Here is the fifth entry from return self.new on memory, history, and trauma:
Immediately after the authentic act of remembrance which terminates the drama of catastrophe and initiates the drama of the funeral, there comes the act of reflection.
The eye-witness confirms and reactivates the previous state.
If the indexing act is about
showing the dead – the ancestors –
and is iconic in that
the dead are projected as living by means of remembrance
this exposes the primal scene of memory
and provides testimony
of the transition from life to death
Whatever was before lies in ruins, only the survivor – the eye-witness – restores the fractured past
– begins to write history.
The prose and syntax are logical and suggest an eternal, unchanging recurrence—the fatalism of a form of reason hostile to contingency, evolution (for good or bad), and life as it is actually experienced by humans.
The Autodidacts
Thomas Kendall
Whiskey Tit
What if the love you thought you had to give was really only your own pain and suffering? And the place where you laid your love wasn’t a furnace for a consummation of a shared identity but the very blood of life poisoned by your existence in it? What if all your dreams of disappearance had taken on an essential misunderstanding and triumphed alongside it?
Do lies, obfuscations, and evasions of the past make its repetition inevitable? Is geography destiny? Thomas Kendall’s The Autodidacts makes the argument, à la Faulkner, that “The past is never dead. It’s not even past.” Involving the entwined fates of two families, told over the span of 16 years. Hovering over much of that span is a murder that may be a suicide and a stalker whose eventual whereabouts are never discovered. Infidelity, regret, denial, and more suicide haunt a pair of parents (from different marriages), their three children, and their children’s friends, all who live within visual distance of a lighthouse, the site of the original trauma that sets the story in motion.
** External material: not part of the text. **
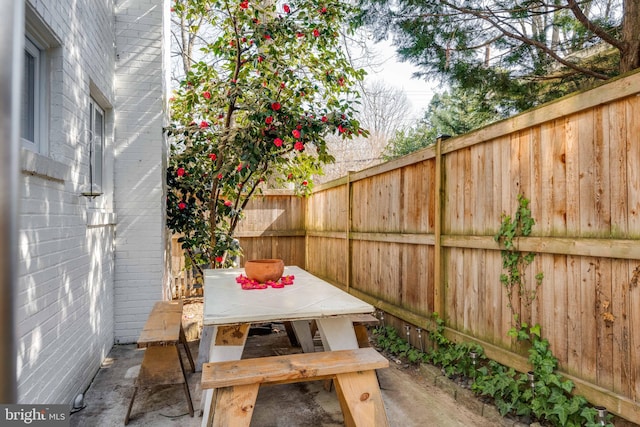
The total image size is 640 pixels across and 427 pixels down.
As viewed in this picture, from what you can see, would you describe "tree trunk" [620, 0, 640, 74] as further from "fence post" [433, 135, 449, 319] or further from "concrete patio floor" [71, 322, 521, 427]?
"concrete patio floor" [71, 322, 521, 427]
Diane lives w/ Lawrence. She is mother to Henry and Jude. She is married but has long been separated from her husband, and lives with Lawrence. Lawrence was widowed by his wife, Helene, who had an affair with a man named James. Lawrence and Helene’s daughter, Evelyn, may be the offspring of James and Helene’s affair. Lawrence and Helene’s friend, Diane, has two sons, Henry and Jude. Diane’s marriage is loveless and she and her husband have separated. At some point after Helene’s death, Diane and Lawrence become lovers but live in separate houses. Evelyn, Henry, and Jude lead directionless lives almost entirely bereft of friendship, except for Henry, whose friend nicknamed Fiasco comes from an abusive, loveless home.
Whether love and friendship—and the conditions in which they are given and received—are enough to bring about salvation to these damaged souls is what Thomas Kendall explores. The comedic repartee between Henry and Fiasco during their formative teenage years provides a patina of relief sufficient to cover the profound grief that haunts their lives and fates.